I don't think anyone can score with all women. Its not a digital 0 or 1, its an analog percentage.Winston wrote:FuzzX, that story sounds a bit pretentious and black and white. No guy is liked by everyone. Not even Tom Cruise is.
If there were a formula or technique for creating attraction, everyone would use it. There may be a formula that helps yeah. But it's not easy and doesn't work for everyone.
Every attempt to put humans into formulas fail. History has taught us that. And so has experience.
Like Rock said, it's like a martial art you learn little by little. But even then, it's not going to make a mega difference, though it may help a little. Even if formulas and techniques do exist that create attraction, they are not all powerful and have their limits.
When someone is selling something, they always overexaggerate the claims.

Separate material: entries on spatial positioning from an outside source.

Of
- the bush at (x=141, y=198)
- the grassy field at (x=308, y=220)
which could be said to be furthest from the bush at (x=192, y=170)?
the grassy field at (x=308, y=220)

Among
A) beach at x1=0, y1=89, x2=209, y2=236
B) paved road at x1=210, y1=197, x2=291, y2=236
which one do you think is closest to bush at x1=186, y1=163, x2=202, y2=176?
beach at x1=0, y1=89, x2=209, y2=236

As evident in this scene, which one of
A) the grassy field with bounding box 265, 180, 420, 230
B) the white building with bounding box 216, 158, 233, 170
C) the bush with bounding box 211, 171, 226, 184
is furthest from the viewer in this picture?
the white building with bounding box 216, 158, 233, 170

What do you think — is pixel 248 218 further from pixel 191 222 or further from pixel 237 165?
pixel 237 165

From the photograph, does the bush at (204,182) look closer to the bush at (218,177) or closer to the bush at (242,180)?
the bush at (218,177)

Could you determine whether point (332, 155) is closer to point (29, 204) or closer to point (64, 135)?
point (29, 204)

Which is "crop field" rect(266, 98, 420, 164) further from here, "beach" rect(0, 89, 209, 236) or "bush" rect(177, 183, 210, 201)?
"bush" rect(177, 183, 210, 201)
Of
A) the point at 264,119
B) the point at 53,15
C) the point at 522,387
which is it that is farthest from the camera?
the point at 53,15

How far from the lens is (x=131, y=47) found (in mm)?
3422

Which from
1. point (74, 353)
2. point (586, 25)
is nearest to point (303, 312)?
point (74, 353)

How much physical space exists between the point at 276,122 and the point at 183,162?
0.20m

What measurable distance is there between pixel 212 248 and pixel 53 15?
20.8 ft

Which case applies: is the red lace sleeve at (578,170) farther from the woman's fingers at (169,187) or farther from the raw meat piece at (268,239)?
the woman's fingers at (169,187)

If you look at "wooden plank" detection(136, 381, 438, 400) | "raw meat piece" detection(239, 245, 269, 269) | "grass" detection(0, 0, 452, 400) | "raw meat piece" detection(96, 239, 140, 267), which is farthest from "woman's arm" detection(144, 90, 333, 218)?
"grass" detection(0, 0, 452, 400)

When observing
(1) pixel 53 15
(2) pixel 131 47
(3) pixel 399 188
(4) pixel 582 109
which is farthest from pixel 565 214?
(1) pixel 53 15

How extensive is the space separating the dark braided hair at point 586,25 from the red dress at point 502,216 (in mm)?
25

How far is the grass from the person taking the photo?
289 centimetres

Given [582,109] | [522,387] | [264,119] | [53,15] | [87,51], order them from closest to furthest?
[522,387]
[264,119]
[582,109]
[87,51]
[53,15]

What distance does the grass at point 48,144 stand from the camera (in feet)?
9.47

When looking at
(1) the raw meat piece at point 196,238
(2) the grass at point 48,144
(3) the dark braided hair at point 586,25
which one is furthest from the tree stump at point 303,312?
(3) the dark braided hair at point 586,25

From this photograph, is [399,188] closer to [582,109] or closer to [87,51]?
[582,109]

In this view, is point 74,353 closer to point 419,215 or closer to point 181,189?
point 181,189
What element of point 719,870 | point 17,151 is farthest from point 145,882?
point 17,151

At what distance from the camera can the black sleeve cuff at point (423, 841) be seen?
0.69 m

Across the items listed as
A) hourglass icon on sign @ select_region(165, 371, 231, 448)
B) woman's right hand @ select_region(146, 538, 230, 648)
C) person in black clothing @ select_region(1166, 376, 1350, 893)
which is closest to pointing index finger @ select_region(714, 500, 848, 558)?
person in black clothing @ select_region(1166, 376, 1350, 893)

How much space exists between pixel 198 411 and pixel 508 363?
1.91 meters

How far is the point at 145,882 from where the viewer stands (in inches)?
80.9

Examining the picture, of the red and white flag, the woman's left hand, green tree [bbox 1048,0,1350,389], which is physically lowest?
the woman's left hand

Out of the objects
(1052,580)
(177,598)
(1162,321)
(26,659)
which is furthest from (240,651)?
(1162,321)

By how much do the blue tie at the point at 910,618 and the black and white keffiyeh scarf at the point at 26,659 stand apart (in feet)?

Now love, that's another matter. Surely you agree that "true love" is not controllable by formulas or techniques, don't you? Lots of women love men who do all the wrong things.
You guys are forgetting something. Not all girls like bad boys. It's young ones and airheads that do. I know plenty of girls who do not like bad boys.
Also, just cause a guy is needy doesn't mean he's unattractive. If a girl really loves him, she will not mind his neediness and will also show her neediness to him too. It's only when she isn't into him and is looking for excuses to blow him off does she use his "neediness" as an excuse to reject him further.
You misunderstood my analogy with martial arts. Yellow belt is a beginning level. If someone practices hardcore fighting techniques at a young age, say Muay Thai and Brazilian Jiu-Jitsu, with a decent club for a few years, you can be almost sure it will yield a mega improvement in his practical street fighting skills.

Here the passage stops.